I recently ran into a situation at work where I needed to share a Git repo “across an air gap.” In other words, I needed to be able to read a Git repo without actually having read access to the Git repo. I did some research and found out that this can be done with Git Bundles, but when I tried to look for info on how to actually USE Git Bundles, I mostly found a lot of Stack Overflow and Reddit threads with 23 year old know-it-alls providing helpful tips like “That’s stupid. Why would you ever need to do this?” The answer is that you work for a financial services company and they are paranoid to give developers access to anything that exists on the internet. Anyway, enough ranting. I pieced together a method for using Git Bundles that worked well for me and I thought I’d share it.
So here’s the setup:
A company we’ll call “OutsourcePro” is hired to build an application for your employer, who we will call “FullTimeJob.” OutSourcePro uses private Bitbucket repos for all of their projects and they offer to provide the devs at FullTimeJob access to the repos for purposes of doing regular code reviews. Unfortunately, FullTimeJob is a financial services company and finds the internet to be too scary to allow anything like Git repo access. So, FullTimeJob’s developers are told that they can’t have the access.
OutSourcePro offers to send a giant zip file with the entire project at intervals of their choosing (rarely or never). But, FullTimeJob’s developers find out about Git Bundles. FullTimeJob devs tell OutSourcePro to provide a Git Bundle every Tuesday and Friday. This will allow FullTimeJob devs to review the changes without needing to read every single line of code to figure out what’s different. FullTimeJob’s security experts agree that receiving a giant zip file via email twice a week is more secure than accessing a private Git repo directly (um… okay). Great! But, now what? The interwebs have very little useful info on how Git Bundles actually work. So, a developer at FullTimeJob does some experimenting and comes up with a plan:
Method 1: One-way Traffic
This assumes that all development work is being done by OutSourcePro and that FullTimeJob’s developers only need read-access for code reviews and whatnot. Developers at FullTimeJob will not be committing or pushing any code.
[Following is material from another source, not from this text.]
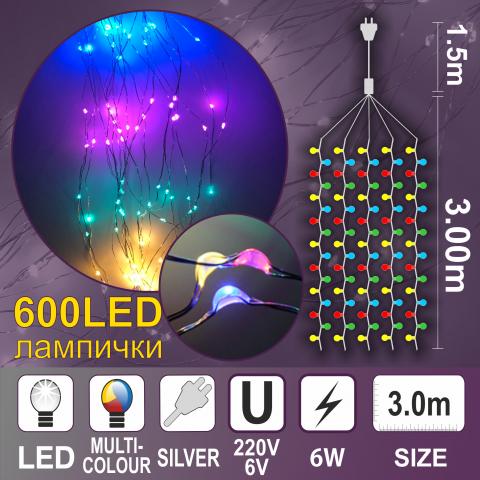 Каскада КУПЪР: 600 разноцветни LED /диодни/ лампички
- OutSourcePro creates a private Git repo (on Github, Bitbucket, or somewhere else).
- FullTimeJob creates a corresponding Gitlab repo on their proprietary, enterprise Git server.
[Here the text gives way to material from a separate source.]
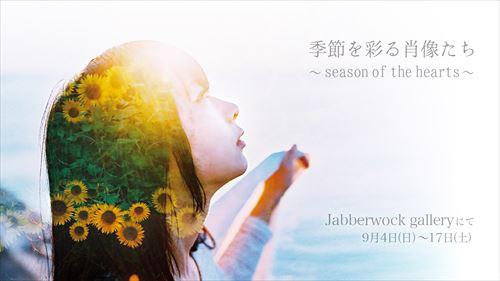 facebook_banner3.jpg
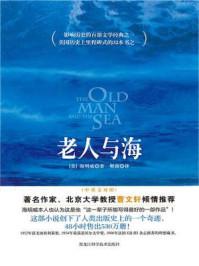 名师导读——老人与海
- OutSourcePro does daily work and pushes ALL changes to to their private Git repo (including work in progress)
- On Tuesdays and Fridays, an OutSourcePro developer pulls ALL commits from ALL branches to their local repository.
- The OutSourcePro developer creates a git bundle:
git bundle create outsourcepro_DDMMYY.bundle –all
- The OutSourcePro emails the bundle to FullTimeJob
- A FullTimeJob developer copies the bundle to their Desktop and clones it to a new folder:
git clone /Users/FullTimeJobDev/Desktop/outsourcepro_MMDDYYYY.bundle
- This will clone it into a folder named for the bundle: outsourcepro_DDMMYYYY
- The FullTimeJob Developer should then point the origin of the new local clone to their private enterprise Git server:
git remote set-url origin https://ftjgitlab.com/project/repo-name.git
- Once the origin has been set, the FullTimeJob developer can push all changes from the local clone to the enterprise remote.
- Once all the changes have been pushed, the local clone should be deleted from the FullTimeJob developer’s Desktop.
- Now, all FullTimeJob developers can fetch/pull the changes from the enterprise remote to their local repos.
Basically, this process allows you to make a duplicate of the Git repository on your own server and keep up with the changes being made by the OutSourcePro team.
Method 2: Two-way Traffic
What if developers on BOTH teams needed to make changes to the code? This use case is actually very similar, with both teams sending Git bundles to each other and following the process above. But there are a few tips I will suggest to make it easier:
- Don’t cross the streams! Before starting the project, decide what each team will name the branches on their Git repos, and make sure that the two teams are ALWAYS USING SEPARATE BRANCHES. Same-named branches will cause chaos. In our example:
- FullTimeJob will eventually own all of this code, so they name their main branches “dev” and “master.” All other branches on their end will be named “ftj-something.”
- OutSourcePro will eventually hand over all of the code, so they name their main branches “osp-dev” and “osp-master.” All other branches will also be named “osp-something.”
- Decide who will do the merging into the final repo branches. Again, in our case:
- FullTimeJob will own the code and the final project will reside in the “dev” and “master” branches create by FullTimeJob. So, only FullTimeJob developers are allowed to merge code into these branches.
- Similarly, OutSourcePro owns all of the “osp-” branches and only OutSourcePro devs are allowed to merge anything into those branches.
- Both teams should be merging the other team’s work into their branches regularly and resolving the conflicts.
- Nail down specific times when new bundles will be delivered to each team so that the syncing and merging can be done at scheduled times.
That’s it! I suggest testing this out internally before you try to do it in a real-life scenario. Have two developers act as members of the two teams. One developer can create a git bundle and send it to the second dev, who will follow the process of trying to duplicate it to a new repository. Then, have the first dev make some commits and send another Git bundle to the second dev who tries to add the changes to their duplicate repo. Good Luck and let me know if I missed any important details!